• _Required work_:
Return a faithful copy of all the entries, omitting the images.

----- Working data -----

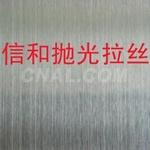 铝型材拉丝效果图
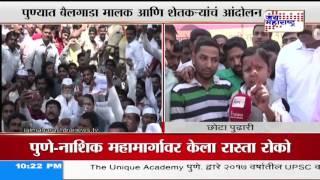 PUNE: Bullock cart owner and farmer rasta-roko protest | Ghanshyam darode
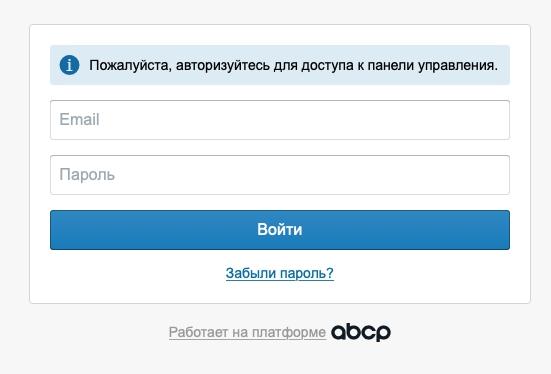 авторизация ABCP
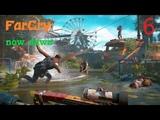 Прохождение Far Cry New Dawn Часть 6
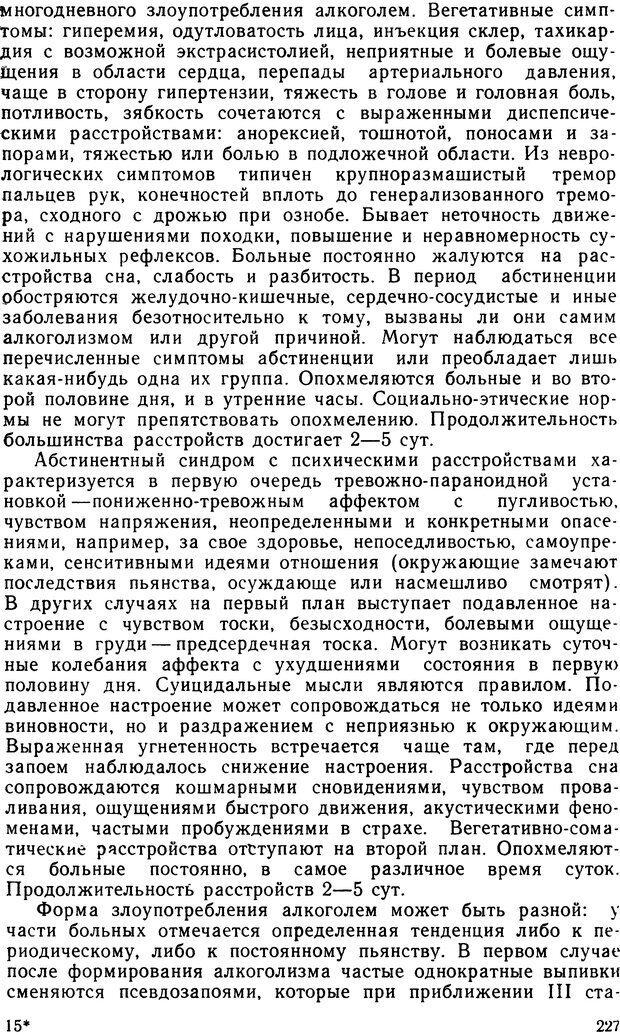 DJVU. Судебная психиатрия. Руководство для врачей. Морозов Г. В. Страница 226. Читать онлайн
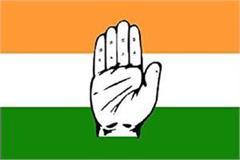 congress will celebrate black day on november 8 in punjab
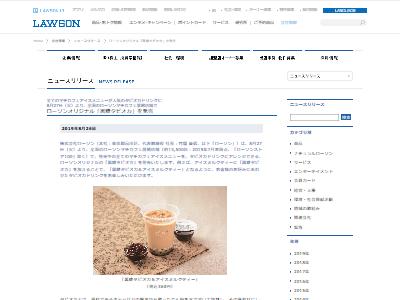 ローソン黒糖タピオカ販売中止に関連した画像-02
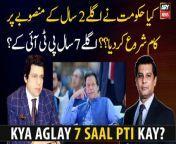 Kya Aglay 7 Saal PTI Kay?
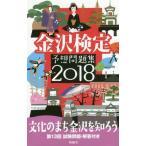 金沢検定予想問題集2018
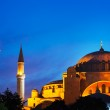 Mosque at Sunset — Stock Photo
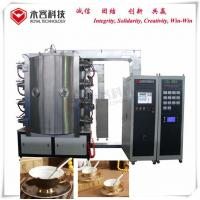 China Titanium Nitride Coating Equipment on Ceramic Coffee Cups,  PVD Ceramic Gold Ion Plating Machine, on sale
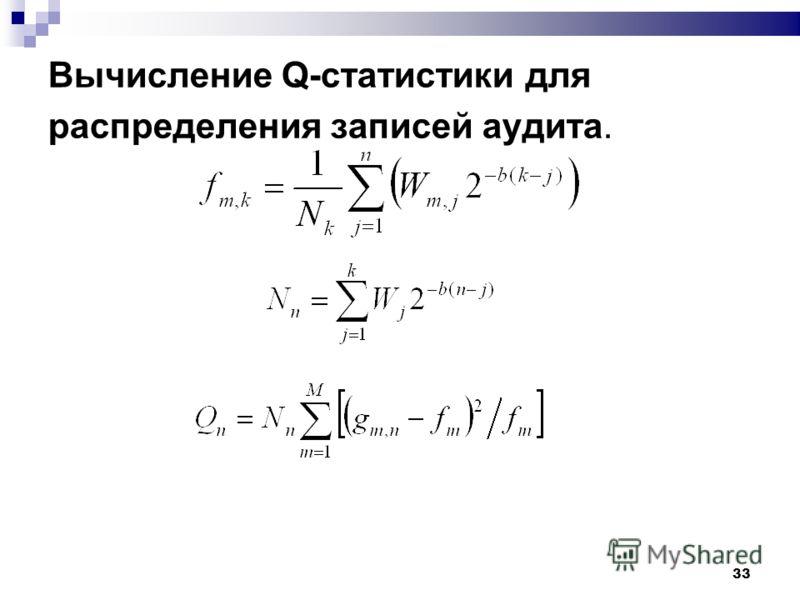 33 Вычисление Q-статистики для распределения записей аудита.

-----

• _The answer_:
 铝型材拉丝效果图
 PUNE: Bullock cart owner and farmer rasta-roko protest | Ghanshyam darode
 авторизация ABCP
 Прохождение Far Cry New Dawn Часть 6
 DJVU. Судебная психиатрия. Руководство для врачей. Морозов Г. В. Страница 226. Читать онлайн
 congress will celebrate black day on november 8 in punjab
 ローソン黒糖タピオカ販売中止に関連した画像-02
 Kya Aglay 7 Saal PTI Kay?
 金沢検定予想問題集2018
 Mosque at Sunset — Stock Photo
 China Titanium Nitride Coating Equipment on Ceramic Coffee Cups,  PVD Ceramic Gold Ion Plating Machine, on sale
 33 Вычисление Q-статистики для распределения записей аудита.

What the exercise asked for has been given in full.